Task objective
Transcribe everything in the timeline from "March 1: Father" down to "U.S. Air Force.".

March 1: Father dies.

Summer: Moves back to Everett. His mother takes a position as sales person at JC Penney department store and shortly thereafter enters civil service in thc U.S. Air Force.

1953

1953

Probably in 1953 his mother takes him on a visit to the Seattle Art Museum, where he sees a drip painting by Jackson Pollock on loan to the museum. "I saw, my first Jackson Pollock in the Seattle Art Museum. At first I was outraged by it. It didn't look like anything. It totally eluded whatever I thought that painting would look like. I remember feeling outraged, but later - probably even later the day - I was dribbling paint all over my canvases"

1955

1955

Graduates from South Junior High School. Enters Everett High School. While there he designs, builds, and paints sets for school plays and illustrates yearbooks and literary magazines.

1958

1958

Graduates from Everett High School. Intending to become a commercial artist, he enters Everett Junior College (now Everett Community College), which had an "excellent" aft program. As an art major he studies drawing, design, painting, sculpture, commercial art, photography, ceramics, and jewelry.

1959

1959

Visits "Vincent van Gogh: Paintings and Drawings", a retrospective exhibition of 155 paintings and drawings at the Seattle Art Museum, held from March 7 to April 19.

1960

1960

Receives an A.A. (Associate of Arts) degree from Everett Junior College. Transfers to the University of Washington in Seattle.

Exhibits the oil painting "Nostalgia No. 2" (1960) at the "46th Annual Exhibition of Northwest Artists" at the Seattle Art Museum (November 9 - December 4).

Reminiscing about his West Coast years he says: "In art school you had late bohemian, pre-beatnik. Of course pre-hippie. Sort of beatnik ... Growing up on the West Coast, we spent a lot of time in San Francisco ... in North Beach ... Kerouac and all those people were big ... In Seattle we used to go to poetry readings and heard music all the time. And a lot of jazz. Great jazz in California."

1961

1961

Early in the year he begins painting flags. "I guess I had seen Jasper Johns ...I got into a lot of trouble ... I saw- myself as railing against the establishment. To make art that offended." Close cuts up the American flag and then sews it back together, in the shape of a mushroom cloud, for instance, and then paints over it. "It was 'ban the bomb' kind of stuff ... vaguely against military, against nuclear - the Korean War was over. We were in the heart of the Cold War."

Summer: Visits New York for the first time before going to Norfolk, Connecticut, to attend Yale Summer School of Music and Art. In New York, finds that visits to museums and galleries are exhilarating to a "kid from Seattle used to black and white reproductions." In Norfolk, studies with Bernard Chaet, Richard Lytle, Philip Guston, Elmer Bischoff, Walter Rosenblum, and Walker Evans. Brice Marden, Vija Celmins, and David Novros are among his classmates. He takes photography, painting, drawing, and printmaking.

Fall: Returns to Seattle to finish his undergraduate work at the University of Washington.

Data shown
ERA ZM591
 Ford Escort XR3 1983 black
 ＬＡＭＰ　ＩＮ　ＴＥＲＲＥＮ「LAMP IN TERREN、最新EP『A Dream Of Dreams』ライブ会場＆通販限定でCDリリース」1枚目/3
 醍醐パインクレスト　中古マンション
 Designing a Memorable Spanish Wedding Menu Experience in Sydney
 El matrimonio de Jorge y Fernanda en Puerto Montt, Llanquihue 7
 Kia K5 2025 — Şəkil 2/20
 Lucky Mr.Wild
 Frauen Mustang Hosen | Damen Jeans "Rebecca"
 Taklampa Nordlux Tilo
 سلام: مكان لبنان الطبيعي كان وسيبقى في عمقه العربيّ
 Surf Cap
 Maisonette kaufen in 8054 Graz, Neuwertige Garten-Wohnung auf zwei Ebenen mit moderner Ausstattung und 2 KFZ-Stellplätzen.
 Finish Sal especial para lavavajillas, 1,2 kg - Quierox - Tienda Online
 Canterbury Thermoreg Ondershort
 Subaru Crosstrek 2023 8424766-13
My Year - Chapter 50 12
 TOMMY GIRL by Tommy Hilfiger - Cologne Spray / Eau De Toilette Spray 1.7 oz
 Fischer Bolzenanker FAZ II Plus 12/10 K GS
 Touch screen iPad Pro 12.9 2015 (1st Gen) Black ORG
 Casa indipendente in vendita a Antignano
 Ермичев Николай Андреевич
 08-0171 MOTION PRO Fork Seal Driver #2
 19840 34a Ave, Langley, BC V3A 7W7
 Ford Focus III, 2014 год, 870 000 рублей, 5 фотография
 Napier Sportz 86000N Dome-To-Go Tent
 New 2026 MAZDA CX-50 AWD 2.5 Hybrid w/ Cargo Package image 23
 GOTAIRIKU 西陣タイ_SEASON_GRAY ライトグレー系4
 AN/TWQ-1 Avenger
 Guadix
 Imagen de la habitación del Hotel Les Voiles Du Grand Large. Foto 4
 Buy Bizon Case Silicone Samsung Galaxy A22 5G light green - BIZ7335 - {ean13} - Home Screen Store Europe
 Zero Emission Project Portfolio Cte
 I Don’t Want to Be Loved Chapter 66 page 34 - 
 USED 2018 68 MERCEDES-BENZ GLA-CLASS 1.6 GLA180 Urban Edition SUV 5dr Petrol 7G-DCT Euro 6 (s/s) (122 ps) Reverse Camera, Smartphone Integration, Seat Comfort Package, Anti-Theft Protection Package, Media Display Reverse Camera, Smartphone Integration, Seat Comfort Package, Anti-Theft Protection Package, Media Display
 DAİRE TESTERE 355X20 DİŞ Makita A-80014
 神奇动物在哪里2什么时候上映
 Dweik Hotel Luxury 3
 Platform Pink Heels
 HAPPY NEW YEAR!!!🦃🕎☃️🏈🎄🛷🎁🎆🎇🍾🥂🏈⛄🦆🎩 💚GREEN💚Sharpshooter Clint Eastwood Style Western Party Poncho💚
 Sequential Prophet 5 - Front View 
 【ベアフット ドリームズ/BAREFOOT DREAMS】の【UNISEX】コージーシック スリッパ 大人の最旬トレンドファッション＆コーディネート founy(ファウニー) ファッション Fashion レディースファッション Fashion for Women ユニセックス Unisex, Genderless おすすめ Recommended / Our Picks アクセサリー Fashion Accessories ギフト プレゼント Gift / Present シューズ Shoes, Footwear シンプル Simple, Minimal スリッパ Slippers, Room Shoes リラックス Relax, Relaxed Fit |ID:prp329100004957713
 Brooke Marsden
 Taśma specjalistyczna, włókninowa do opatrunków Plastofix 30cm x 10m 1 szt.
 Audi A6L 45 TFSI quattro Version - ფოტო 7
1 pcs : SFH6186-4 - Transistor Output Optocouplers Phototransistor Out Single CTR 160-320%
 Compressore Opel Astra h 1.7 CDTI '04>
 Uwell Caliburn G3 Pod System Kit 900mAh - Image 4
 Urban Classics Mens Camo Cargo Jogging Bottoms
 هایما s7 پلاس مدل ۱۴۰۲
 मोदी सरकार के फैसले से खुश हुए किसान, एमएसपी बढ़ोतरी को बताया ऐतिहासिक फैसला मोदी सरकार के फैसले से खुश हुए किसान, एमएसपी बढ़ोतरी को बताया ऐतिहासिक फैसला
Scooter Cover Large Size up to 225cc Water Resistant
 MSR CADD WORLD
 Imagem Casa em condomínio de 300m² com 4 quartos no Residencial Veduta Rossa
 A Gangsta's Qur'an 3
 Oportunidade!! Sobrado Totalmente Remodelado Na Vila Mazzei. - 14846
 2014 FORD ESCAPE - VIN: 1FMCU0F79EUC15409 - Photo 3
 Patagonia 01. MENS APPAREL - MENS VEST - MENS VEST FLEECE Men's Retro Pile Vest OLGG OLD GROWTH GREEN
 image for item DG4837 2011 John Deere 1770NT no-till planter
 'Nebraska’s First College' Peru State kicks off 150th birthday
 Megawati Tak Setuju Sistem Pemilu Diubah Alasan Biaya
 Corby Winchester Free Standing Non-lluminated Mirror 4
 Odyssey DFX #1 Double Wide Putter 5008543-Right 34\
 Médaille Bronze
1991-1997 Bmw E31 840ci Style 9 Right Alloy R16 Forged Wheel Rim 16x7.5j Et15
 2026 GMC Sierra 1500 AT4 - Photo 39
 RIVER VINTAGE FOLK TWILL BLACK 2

Written reply
March 1: Father dies.

Summer: Moves back to Everett. His mother takes a position as sales person at JC Penney department store and shortly thereafter enters civil service in thc U.S. Air Force.